Bochum.
Die Etats sind schon längst auf Kante genäht, viele Mitarbeiter in Sozial- und Kultureinrichtungen arbeiten bisweilen an oder jenseits der Grenze zur Selbstausbeutung. Nun aber ist die Grenze des Mach- und Belastbaren erreicht, sagt das Bochumer Bündnis für Arbeit und soziale Gerechtigkeit. Es sieht die soziale Daseinsvorsorge in der Stadt bedroht und schlägt Alarm.
So spricht etwa Jochen Bauer von der Gewerkschaft Erziehung und Wissenschaft (GEW) davon, dass „die Schulen zerbröseln“, da über Brandschutzmaßnahmen hinaus die Sanierung von Schulgebäuden ausbleibe. Die Defizite bei der Inklusion in Sachen Ausstattung und Personal seien groß. So habe er an einer Gesamtschule erlebt, dass ein Lehrer die Kosten für Lehrmittel aus eigener Tasche bezahlt.
Verein muss Tariferhöhungen stemmen
Auch in anderen Bereichen sei das Maß des Erträglichen überschritten, nachdem die von Kämmerer Manfred Busch am 24. Juni verhängte Haushaltssperre zu Kürzungen von freiwilligen Leistungen um zehn Prozent geführt haben. Friedhelm Lemm, Geschäftsführer der Krisenhilfe, beklagt, die Kürzung um 40.000 Euro sei nur noch durch ein reduziertes Angebot und letztlich durch Personaleinsparungen zu stemmen.

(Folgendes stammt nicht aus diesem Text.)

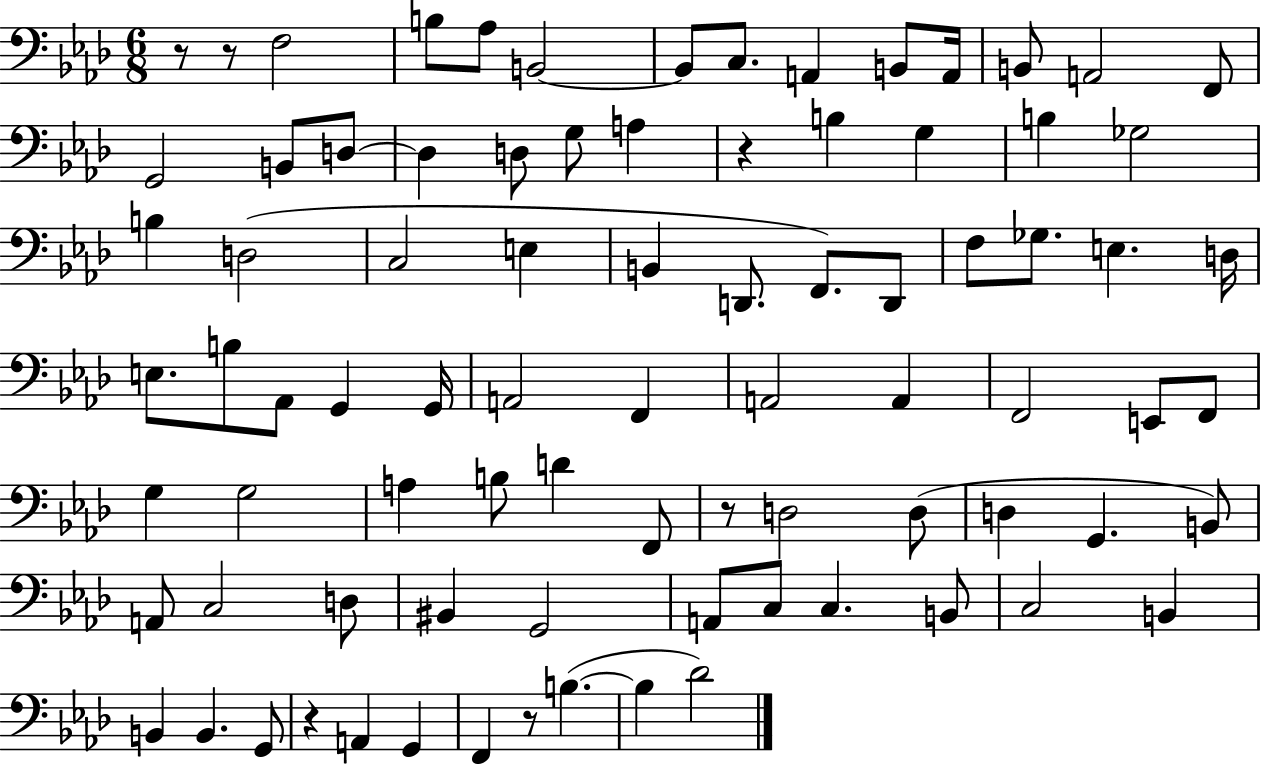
R/e R/e F3/h B3/e Ab3/e B2/h B2/e C3/e. A2/q B2/e A2/s B2/e A2/h F2/e G2/h B2/e D3/e D3/q D3/e G3/e A3/q R/q B3/q G3/q B3/q Gb3/h B3/q D3/h C3/h E3/q B2/q D2/e. F2/e. D2/e F3/e Gb3/e. E3/q. D3/s E3/e. B3/e Ab2/e G2/q G2/s A2/h F2/q A2/h A2/q F2/h E2/e F2/e G3/q G3/h A3/q B3/e D4/q F2/e R/e D3/h D3/e D3/q G2/q. B2/e A2/e C3/h D3/e BIS2/q G2/h A2/e C3/e C3/q. B2/e C3/h B2/q B2/q B2/q. G2/e R/q A2/q G2/q F2/q R/e B3/q. B3/q Db4/h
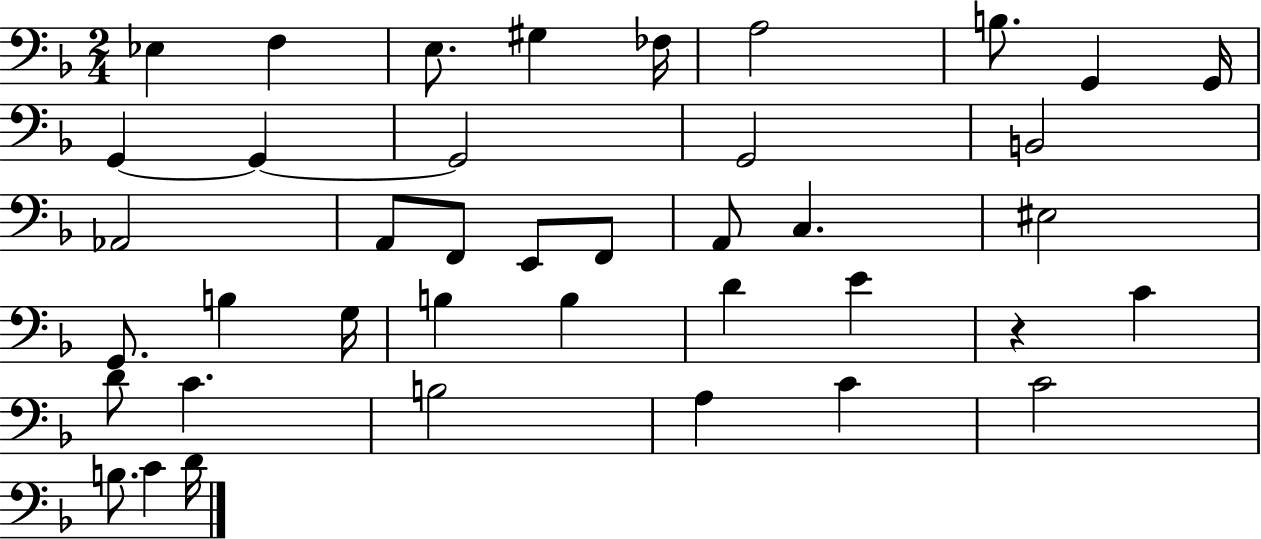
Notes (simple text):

Eb3/q F3/q E3/e. G#3/q FES3/s A3/h B3/e. G2/q G2/s G2/q G2/q G2/h G2/h B2/h Ab2/h A2/e F2/e E2/e F2/e A2/e C3/q. EIS3/h G2/e. B3/q G3/s B3/q B3/q D4/q E4/q R/q C4/q D4/e C4/q. B3/h A3/q C4/q C4/h B3/e. C4/q D4/s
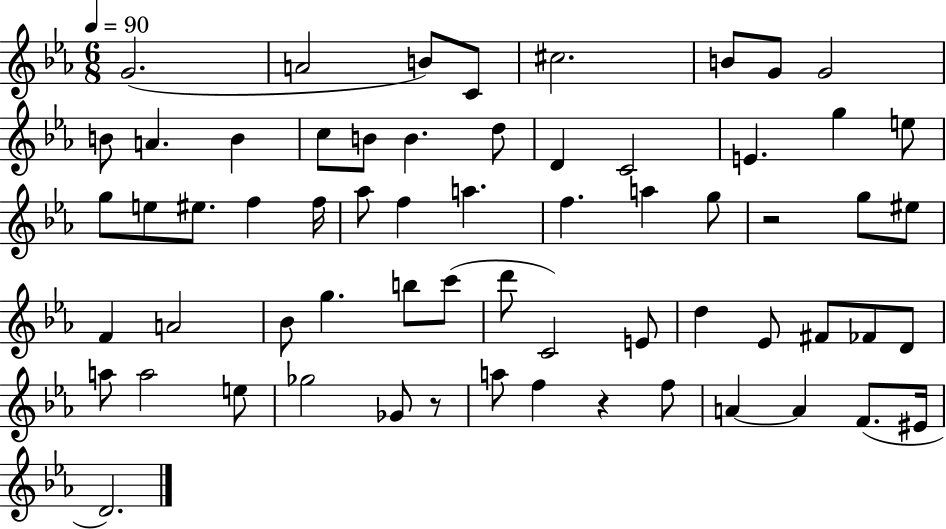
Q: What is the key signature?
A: EES major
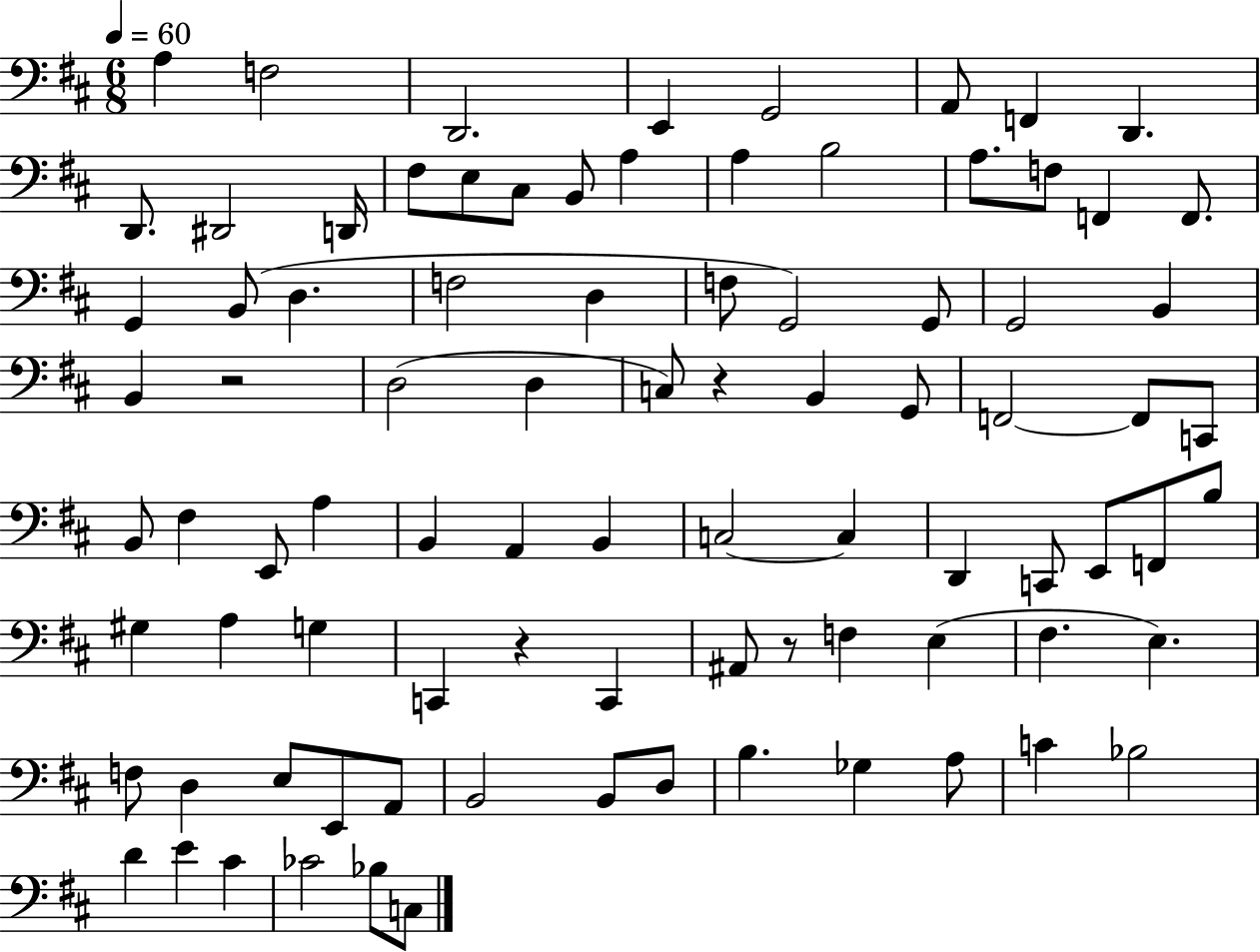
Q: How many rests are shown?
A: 4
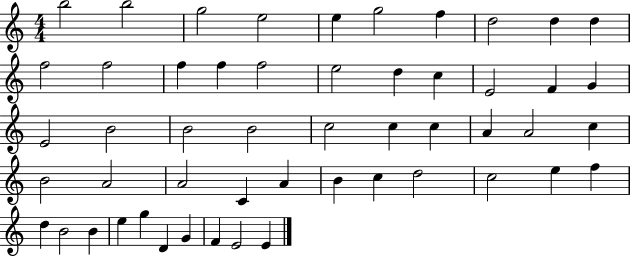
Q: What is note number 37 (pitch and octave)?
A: B4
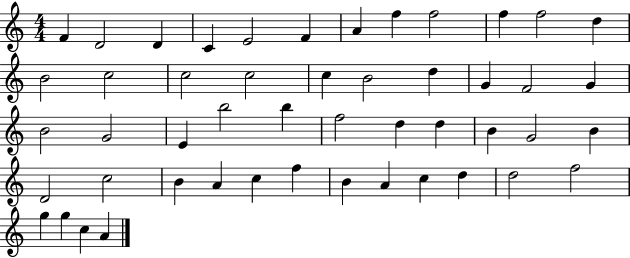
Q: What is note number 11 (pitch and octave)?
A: F5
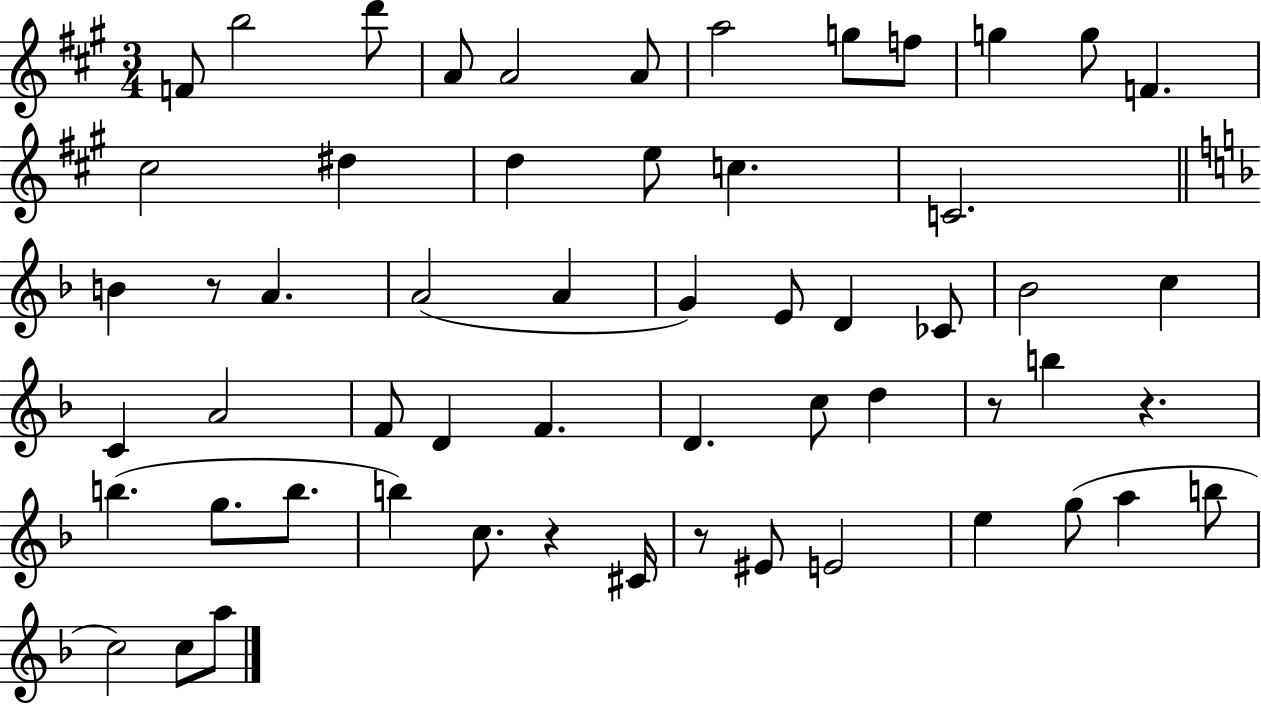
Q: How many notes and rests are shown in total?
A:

Aus seiner Sicht ist das allerdings ein fataler Schritt. Schließlich betreuten die 35 Beschäftigten der Jugend- und Drogenberatung jährlich 1200 Klienten. Dazu komme die Beratung von Eltern und Schülern. Schwer wiege der finanzielle Einschnitt vor allem deshalb, weil der Verein ohnehin schon die jüngste Tariferhöhung und auch die anstehende um 2,4 Prozent im nächsten Jahr alleine stemmen müsse.
Einsparungen treffen die sozial Schwächeren
Als Irrweg bezeichnen Jochen Marquardt (DGB) und Gudrun Müller (Verdi) die Kürzung zu Lasten der sozialen Daseinsvorsorge. Es gebe ein Einnahmeproblem der Städte, das nur von Bund und Land zu lösen sei, die Kommunen selbst seien in der Vergeblichkeitsfalle. Allein könnte sie sich aus der finanziellen Misere nicht befreien. Indes gibt es auch Kritik an der Stadt Bochum. „Mit uns wird nicht geredet“, so Rolf Stein vom Bahnhof Langendreer. Die Betroffenen fühlen sich vor vollendete Tatsachen gestellt.
Rolf Geers vom Kinder -und Jugendring sieht die Struktur seiner Organisation unmittelbar nicht gefährdet, nachdem der Rat das Jugendförderprogramm 2015 bis 2021 verabschiedet habe. Aber die Einsparungen würde sich an vielen Stellen negativ auf Kinder- und Jugendarbeit auswirken; etwa wenn Bäder geschlossen oder Eintritte erhöht werden. „Das trifft vor allem die sozial Schwächeren, und in Bochum leben nun mal 20 Prozent der Familien an der Armutsgrenze.“ Existenzgefährdend sei auch die Situation vieler freier Kulturschaffender und Einrichtungen, so Rolf Stein. Die Freie Kultur-Szene wird jährlich mit 2,4 Millionen Euro von der Stadt unterstützt, muss nun aber auf 240.000 Euro verzichten.